#### DOCUMENT SECTION:
## begin

Reflections on My Brief Career at Hollywood Park

Calls from Human Resources are never good. Every time they say they need you to come over right now it means you’ve lost your job. I got this call last Wednesday as I was waiting to clock in. Oh, well; there went that job, propping for Hollywood Park Casino. I can’t say I was particularly nervous walking down to sign job away, (because it was still my second one), and wouldn’t leave me unemployed. In case I needed any more reinforcement that I didn’t need the job, the whole walk down there reminded me of all the things I didn’t like about that casino.

Casinos are inherently bureaucratic organizations: they produce nothing of value and simply take customers’ money. Thus, casino management is virtually always comprised of layer upon layer of bureaucratic departments whose entire purpose is maintaining the status quo. After all, as long as the lights stay on, no drugs are being dealt, and the employees remain relatively civil, why should anything change? The consequence of all bureaucracies is that strange, inconvenient rules seems to work their way into the organization and soon become just another annoying aspect of it. All casinos have these, but I think Hollywood Park’s HR department might deserve honorable mention in terms of its uselessness.

For one thing, you have to get by a security guard just to get to the department. So forget ever strolling there to fill out an application; Security would never let you get to it without an appointment. I remember multiple times telling him that I had business with HR, just for him to look at me, blithely, and ask, “You got an appointment?” Because if someone gets to talk with HR without an appointment, chaos would abound.

## end

#### THE DATA:

## begin

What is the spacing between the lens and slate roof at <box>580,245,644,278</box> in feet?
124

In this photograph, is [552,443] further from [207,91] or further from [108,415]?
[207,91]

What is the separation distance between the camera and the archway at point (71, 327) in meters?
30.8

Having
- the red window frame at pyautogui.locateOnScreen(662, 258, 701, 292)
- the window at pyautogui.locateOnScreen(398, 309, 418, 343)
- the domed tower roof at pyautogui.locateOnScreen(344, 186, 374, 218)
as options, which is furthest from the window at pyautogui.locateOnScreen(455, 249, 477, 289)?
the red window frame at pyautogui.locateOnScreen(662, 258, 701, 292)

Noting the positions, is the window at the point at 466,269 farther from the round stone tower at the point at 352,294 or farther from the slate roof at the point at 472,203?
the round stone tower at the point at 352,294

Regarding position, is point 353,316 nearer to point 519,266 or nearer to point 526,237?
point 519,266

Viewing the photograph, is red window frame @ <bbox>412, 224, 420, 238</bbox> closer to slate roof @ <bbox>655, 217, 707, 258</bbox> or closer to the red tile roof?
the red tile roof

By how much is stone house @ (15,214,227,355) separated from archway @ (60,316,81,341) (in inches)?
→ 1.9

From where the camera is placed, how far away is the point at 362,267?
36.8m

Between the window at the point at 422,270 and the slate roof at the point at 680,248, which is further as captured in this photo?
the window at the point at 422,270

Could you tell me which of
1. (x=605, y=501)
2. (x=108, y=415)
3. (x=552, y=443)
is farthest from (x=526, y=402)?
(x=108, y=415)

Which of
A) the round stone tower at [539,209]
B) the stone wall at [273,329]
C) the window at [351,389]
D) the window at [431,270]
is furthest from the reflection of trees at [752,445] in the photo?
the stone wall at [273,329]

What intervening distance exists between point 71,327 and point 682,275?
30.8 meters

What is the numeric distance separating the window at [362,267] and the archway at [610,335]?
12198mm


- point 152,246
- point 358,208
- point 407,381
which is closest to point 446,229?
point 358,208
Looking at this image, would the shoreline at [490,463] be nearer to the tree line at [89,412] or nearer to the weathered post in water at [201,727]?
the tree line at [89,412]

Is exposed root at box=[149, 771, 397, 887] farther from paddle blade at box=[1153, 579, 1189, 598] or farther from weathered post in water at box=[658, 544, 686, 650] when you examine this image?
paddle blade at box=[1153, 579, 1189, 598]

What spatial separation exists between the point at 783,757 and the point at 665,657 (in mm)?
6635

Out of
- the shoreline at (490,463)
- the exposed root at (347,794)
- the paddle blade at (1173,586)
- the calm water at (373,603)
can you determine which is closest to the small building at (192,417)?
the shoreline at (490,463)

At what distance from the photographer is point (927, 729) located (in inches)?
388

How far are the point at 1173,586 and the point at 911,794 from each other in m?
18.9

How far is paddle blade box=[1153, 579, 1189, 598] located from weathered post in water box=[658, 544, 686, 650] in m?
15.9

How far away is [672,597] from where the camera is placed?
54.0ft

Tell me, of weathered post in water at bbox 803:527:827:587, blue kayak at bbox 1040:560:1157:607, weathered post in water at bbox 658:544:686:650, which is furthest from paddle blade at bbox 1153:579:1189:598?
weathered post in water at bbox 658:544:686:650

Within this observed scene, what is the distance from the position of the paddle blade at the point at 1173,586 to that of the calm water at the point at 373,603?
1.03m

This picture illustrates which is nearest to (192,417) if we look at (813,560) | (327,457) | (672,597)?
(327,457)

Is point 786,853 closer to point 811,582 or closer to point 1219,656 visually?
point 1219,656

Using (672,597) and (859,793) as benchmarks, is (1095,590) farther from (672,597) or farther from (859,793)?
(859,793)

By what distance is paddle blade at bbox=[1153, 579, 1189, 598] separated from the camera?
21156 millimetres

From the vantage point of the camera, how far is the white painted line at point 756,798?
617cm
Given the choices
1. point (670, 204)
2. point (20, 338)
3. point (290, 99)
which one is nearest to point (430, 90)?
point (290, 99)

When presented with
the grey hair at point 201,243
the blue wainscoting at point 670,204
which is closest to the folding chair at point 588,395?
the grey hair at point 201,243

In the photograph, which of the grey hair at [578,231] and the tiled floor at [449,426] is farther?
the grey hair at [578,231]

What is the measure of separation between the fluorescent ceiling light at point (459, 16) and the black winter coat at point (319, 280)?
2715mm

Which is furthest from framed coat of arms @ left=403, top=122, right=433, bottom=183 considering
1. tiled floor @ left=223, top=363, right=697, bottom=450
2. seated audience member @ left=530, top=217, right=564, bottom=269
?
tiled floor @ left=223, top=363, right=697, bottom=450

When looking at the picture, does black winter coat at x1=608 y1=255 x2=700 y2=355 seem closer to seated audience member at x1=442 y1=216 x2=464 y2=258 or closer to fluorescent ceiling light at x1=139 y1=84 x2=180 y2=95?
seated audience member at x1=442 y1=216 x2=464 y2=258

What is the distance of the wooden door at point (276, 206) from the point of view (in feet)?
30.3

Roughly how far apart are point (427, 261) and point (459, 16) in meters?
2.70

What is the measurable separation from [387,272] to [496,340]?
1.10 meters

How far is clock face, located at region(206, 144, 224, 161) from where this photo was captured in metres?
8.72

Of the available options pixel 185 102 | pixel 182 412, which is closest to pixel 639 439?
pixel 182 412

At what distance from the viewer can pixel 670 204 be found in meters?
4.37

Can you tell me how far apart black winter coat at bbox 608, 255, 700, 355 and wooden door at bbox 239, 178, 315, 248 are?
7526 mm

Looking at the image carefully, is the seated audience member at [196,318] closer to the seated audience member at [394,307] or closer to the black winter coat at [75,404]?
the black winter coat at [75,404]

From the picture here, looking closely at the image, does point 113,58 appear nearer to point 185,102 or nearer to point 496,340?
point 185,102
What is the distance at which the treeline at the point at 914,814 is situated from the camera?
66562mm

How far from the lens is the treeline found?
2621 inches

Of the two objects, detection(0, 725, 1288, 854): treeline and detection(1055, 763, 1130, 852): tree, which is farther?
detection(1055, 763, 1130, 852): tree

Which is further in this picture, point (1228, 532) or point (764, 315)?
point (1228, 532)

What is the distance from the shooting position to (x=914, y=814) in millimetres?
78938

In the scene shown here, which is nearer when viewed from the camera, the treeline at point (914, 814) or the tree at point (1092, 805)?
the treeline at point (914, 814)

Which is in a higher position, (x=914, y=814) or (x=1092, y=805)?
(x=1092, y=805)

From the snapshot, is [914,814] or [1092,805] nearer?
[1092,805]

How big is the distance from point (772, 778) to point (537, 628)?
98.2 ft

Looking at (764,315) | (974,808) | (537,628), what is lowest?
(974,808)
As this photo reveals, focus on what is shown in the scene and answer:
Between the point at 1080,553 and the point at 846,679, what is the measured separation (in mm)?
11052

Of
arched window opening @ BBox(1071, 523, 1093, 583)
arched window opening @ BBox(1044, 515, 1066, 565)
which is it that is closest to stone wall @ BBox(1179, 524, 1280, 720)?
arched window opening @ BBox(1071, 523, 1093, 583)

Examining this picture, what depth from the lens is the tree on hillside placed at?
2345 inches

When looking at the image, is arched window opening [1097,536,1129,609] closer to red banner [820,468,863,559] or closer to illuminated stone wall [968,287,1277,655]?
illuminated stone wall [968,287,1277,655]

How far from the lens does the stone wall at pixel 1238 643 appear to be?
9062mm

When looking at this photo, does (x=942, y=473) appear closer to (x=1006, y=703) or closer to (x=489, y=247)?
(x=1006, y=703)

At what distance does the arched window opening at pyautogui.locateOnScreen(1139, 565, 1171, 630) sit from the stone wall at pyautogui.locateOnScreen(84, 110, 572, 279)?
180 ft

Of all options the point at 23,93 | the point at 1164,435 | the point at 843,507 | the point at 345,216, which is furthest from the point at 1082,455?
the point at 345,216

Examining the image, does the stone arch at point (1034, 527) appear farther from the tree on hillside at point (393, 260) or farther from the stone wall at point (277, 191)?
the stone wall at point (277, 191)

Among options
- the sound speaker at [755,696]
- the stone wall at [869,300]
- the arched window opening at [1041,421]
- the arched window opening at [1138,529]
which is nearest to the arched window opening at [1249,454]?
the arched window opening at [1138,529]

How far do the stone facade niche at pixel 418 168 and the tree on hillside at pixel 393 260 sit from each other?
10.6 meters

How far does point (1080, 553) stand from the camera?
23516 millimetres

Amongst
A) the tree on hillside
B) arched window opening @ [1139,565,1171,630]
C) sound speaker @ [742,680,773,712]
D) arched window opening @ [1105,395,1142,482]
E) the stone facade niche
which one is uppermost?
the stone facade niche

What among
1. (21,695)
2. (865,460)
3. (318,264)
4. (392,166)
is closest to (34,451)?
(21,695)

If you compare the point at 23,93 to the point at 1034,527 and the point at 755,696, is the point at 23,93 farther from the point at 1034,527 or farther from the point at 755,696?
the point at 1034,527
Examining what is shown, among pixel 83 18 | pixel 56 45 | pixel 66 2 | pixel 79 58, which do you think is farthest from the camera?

## end

#### EXERCISE TASKS:
**1.** In the essay about working at Hollywood Park, what does the security guard ask people who say they have business with HR?
**2.** Format as a JSON list of strings, one string per line, the part of the records that opens with the line containing "By how much" and closes with the line containing "30.8 meters", both lines included and blank lines left out.

#### TASK-BY-TASK OUTPUTS:
**1.** "You got an appointment?"

**2.**
[
  "By how much is stone house @ (15,214,227,355) separated from archway @ (60,316,81,341) (in inches)?",
  "→ 1.9",
  "From where the camera is placed, how far away is the point at 362,267?",
  "36.8m",
  "Between the window at the point at 422,270 and the slate roof at the point at 680,248, which is further as captured in this photo?",
  "the window at the point at 422,270",
  "Could you tell me which of",
  "1. (x=605, y=501)",
  "2. (x=108, y=415)",
  "3. (x=552, y=443)",
  "is farthest from (x=526, y=402)?",
  "(x=108, y=415)",
  "Which of",
  "A) the round stone tower at [539,209]",
  "B) the stone wall at [273,329]",
  "C) the window at [351,389]",
  "D) the window at [431,270]",
  "is furthest from the reflection of trees at [752,445] in the photo?",
  "the stone wall at [273,329]",
  "What intervening distance exists between point 71,327 and point 682,275?",
  "30.8 meters"
]